* Work to complete
**a.** According to the vSphere overview, why is Fault Tolerance untenable for database operations?
**b.** Does each of these statements agree with the vSphere overview? (i) ESX is handled by the Virtual Infrastructure team, not by DBAs. (ii) vCenter is only a Windows-based application. (iii) Distributed Resource Scheduling includes distributed power management capabilities. Answer yes or no for each, quoting the words of the overview that decide it.
**c.** Return the passage of the vSphere overview from "BTW, A huge" up to and including "of a datacenter.", copied word for word.

* Given text
** Begin **

BTW, A huge amount of this is covered in this whitepaper.  I would most heartily recommend you read it if you are looking for more details.  I have cribbed mightily.
In reality, vSphere is a brand that represents VMware’s a cloud operating system.
vSphere is a collection of tools that:
manages large collections of infrastructure (such as CPUs, storage, and networking) as a seamless and dynamic operating environment, and also manages the complexity of a datacenter.
From the database point of view, you need to understand a few key technolgies from the VMware stack:

ESX

ESX is he hypervisor that is run on physical servers that abstracts processor, memory, storage, and resources into multiple virtual machines.  ESX runs directly on the physical server and it presents a virtual operating platform to the guest operating systems running on top of it.  Something handled by the Virtual Infrastructure team, not a DBA thing.

vCenter

vCenter  is the central point for configuring, provisioning, and managing virtualized IT environments.  It is a web- or windows-based application that allows you to view and control all the virtual machines across multiple ESX servers.  vCenter Server aggregates physical resources from multiple ESX/ESXi hosts and presents a central collection of simple and flexible resources for the system administrator to provision to virtual machines in the virtual environment.  Also used by the Virtual Infrastructure team.

vMotion

vMotion - Enables the live migration of running virtual machines from one physical server to another with zero down time, continuous service availability, and complete transaction integrity.  It is relatively easy to do, because you can:
  1. Take a snapshot of a VM.
  2. Copy the snapshot of the VM to a new location.
  3. Start the VM.
  4. Synchronize the changes in the VM since step 1.
  5. Cut over to the new VM.
With vSphere, all of this happens under the sheets, and is transparent to users.  Imagine having a database server that is too busy and being able to move your database to a more lightly used server with a single mouse-click while the database is running with zero downtime.

vSphere High Availability

High Availability (HA) provides high availability for applications running in virtual machines. If a server fails, affected virtual machines are restarted on other production servers that have spare capacity.  vSphere keeps a heartbeat connection to a machine under HA and is able to detect a hardware or software failure an initiate HA automatically.
Often with databases, HA is something that is either overlooked or overpaid for.  Most companies will not have HA in their dev/test environments, and will purchase incredibly expensive and proprietary solutions for production machines.  vSphere HA gives you the same features available to all machines at a fraction of the cost.

vSphere Fault Tolerance

When Fault Tolerance (FT) is enabled for a virtual machine, a secondary copy of the original (or primary) virtual machine is created. All actions completed on the primary virtual machine are also applied to the secondary virtual machine. If the primary virtual machine becomes unavailable, the secondary machine becomes active, providing continual availability.
FT takes place at the CPU level, and is limited to 1 CPU at a time, which makes it untenable for database operations.  As this feature is further refined it may become more useful for database operations.

Distributed Resource Scheduling

Distributed Resource Scheduling (DRS) allocates and balances computing capacity dynamically across collections of hardware resources for virtual machines. This feature includes distributed power management (DPM) capabilities that enable a datacenter to significantly reduce its power consumption.
Essentially, DRS uses vMotion to place VMs in the right location initially, and to balance VMs across multiple servers based on the state of entire system.  For example, if there are three databases running on a server and one takes a large number of resources, the other databases will automatically be moved away with vMotion while maintaining uptime and database performance.

** End **

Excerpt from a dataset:
** Begin **

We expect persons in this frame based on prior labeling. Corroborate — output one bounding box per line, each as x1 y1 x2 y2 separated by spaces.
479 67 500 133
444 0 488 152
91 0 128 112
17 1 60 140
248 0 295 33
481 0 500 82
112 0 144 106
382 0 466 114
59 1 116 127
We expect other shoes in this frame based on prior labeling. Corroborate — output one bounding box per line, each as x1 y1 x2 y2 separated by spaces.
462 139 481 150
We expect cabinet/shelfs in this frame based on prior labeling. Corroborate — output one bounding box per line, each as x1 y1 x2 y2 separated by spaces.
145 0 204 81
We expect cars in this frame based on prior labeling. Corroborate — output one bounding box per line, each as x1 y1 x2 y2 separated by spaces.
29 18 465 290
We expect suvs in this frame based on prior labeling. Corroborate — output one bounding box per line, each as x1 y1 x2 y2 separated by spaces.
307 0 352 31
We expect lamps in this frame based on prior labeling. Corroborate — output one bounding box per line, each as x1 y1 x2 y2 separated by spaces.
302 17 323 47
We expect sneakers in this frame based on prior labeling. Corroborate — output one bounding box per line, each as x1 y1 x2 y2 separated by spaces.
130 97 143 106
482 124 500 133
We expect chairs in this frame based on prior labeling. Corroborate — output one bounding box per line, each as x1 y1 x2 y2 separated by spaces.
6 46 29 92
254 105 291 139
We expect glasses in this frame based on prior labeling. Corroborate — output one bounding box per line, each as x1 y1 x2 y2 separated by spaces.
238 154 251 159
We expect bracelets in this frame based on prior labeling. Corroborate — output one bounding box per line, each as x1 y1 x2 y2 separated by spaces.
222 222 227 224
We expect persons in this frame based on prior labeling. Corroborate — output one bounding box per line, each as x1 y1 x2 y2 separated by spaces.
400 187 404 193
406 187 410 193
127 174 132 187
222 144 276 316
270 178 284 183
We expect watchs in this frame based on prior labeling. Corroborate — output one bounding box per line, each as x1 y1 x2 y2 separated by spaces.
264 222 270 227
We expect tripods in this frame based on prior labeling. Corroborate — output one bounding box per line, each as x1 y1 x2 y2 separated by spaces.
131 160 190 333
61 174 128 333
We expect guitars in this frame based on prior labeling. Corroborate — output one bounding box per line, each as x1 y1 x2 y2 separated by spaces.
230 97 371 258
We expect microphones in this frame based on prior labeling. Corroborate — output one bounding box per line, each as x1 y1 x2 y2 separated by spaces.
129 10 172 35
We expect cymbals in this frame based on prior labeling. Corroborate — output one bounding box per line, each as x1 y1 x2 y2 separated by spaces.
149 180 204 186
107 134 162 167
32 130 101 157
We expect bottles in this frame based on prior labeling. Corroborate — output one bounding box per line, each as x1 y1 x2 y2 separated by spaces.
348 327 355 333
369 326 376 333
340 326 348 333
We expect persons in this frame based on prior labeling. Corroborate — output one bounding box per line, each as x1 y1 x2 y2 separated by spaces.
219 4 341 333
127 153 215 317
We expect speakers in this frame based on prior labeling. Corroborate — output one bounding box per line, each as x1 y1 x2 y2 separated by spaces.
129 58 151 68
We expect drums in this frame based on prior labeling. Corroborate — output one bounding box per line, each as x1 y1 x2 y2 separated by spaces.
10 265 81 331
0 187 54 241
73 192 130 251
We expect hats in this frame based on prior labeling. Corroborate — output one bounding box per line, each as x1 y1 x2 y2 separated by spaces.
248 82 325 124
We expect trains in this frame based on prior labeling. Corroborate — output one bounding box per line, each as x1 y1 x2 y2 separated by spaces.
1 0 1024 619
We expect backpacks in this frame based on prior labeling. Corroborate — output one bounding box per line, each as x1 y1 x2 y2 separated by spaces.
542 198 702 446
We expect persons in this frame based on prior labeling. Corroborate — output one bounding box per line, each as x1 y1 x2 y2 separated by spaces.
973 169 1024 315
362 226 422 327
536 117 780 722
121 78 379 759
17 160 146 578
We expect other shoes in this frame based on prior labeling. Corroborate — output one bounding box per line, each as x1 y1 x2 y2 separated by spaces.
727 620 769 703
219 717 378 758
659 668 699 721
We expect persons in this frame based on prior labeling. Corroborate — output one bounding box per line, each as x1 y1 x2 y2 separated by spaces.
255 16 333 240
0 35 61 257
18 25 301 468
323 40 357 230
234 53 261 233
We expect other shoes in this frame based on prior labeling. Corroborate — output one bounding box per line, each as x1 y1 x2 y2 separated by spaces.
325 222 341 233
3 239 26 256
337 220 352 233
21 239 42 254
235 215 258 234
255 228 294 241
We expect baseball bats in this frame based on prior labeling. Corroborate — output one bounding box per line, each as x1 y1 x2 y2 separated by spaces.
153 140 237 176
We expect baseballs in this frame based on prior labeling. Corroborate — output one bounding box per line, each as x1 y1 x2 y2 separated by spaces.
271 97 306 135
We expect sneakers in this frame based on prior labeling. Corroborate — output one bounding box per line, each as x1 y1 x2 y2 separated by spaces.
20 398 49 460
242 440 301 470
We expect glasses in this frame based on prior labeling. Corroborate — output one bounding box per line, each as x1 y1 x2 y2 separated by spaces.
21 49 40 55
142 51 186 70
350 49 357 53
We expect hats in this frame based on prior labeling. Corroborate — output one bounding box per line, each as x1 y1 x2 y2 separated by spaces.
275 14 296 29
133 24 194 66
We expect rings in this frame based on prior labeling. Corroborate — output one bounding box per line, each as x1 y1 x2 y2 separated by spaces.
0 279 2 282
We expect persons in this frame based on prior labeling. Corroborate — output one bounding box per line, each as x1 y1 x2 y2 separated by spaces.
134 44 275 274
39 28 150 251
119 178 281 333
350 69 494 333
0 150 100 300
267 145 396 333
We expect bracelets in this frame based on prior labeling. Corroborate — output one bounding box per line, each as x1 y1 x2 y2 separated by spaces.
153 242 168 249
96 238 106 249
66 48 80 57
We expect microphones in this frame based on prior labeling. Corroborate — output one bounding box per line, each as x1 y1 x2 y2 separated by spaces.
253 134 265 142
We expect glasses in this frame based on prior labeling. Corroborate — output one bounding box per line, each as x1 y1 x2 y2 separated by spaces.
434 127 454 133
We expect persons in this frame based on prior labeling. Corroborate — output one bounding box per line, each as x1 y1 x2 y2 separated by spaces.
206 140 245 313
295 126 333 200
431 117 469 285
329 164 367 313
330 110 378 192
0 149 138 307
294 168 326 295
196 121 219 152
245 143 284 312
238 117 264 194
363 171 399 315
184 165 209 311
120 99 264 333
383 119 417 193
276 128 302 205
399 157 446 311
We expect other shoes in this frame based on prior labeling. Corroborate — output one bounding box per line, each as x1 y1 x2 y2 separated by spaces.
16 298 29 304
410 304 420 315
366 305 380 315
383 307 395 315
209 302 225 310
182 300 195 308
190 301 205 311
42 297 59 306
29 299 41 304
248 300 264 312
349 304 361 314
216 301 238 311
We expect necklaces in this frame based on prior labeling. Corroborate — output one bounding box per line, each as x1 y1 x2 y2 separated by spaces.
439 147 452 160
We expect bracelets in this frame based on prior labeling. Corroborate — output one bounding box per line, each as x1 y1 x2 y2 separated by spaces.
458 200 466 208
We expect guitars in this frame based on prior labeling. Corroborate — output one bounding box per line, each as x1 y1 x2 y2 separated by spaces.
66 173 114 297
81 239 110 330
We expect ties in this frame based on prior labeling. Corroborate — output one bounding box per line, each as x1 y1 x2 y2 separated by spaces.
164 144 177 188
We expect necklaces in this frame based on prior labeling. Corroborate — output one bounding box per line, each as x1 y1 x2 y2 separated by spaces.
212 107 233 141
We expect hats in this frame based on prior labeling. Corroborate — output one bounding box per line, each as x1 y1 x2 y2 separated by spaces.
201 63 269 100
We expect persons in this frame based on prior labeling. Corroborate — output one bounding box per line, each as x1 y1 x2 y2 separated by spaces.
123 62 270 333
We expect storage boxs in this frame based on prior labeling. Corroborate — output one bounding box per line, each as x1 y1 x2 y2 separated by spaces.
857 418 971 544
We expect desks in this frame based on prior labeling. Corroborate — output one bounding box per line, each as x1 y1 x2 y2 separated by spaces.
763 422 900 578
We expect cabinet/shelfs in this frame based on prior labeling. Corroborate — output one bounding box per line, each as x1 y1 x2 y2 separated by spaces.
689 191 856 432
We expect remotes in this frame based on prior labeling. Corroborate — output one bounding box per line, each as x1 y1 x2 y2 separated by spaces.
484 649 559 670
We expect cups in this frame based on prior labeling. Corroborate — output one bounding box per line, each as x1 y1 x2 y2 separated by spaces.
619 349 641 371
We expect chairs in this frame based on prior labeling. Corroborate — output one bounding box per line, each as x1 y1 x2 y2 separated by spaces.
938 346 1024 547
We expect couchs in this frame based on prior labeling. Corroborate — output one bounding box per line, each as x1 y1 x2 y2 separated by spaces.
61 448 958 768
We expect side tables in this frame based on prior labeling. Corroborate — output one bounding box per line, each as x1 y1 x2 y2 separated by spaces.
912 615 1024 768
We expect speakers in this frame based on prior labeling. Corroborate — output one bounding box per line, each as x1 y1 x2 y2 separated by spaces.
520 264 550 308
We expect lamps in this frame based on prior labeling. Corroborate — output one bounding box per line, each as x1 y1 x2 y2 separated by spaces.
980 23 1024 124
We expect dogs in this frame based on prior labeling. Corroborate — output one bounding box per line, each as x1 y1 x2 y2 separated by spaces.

** End **

* Results for each task
**a.** It takes place at the CPU level and is limited to 1 CPU at a time.

**b.**
(i) Yes: "Something handled by the Virtual Infrastructure team, not a DBA thing."
(ii) No: "It is a web- or windows-based application"
(iii) Yes: "This feature includes distributed power management (DPM) capabilities"

**c.**
BTW, A huge amount of this is covered in this whitepaper.  I would most heartily recommend you read it if you are looking for more details.  I have cribbed mightily.
In reality, vSphere is a brand that represents VMware’s a cloud operating system.
vSphere is a collection of tools that:
manages large collections of infrastructure (such as CPUs, storage, and networking) as a seamless and dynamic operating environment, and also manages the complexity of a datacenter.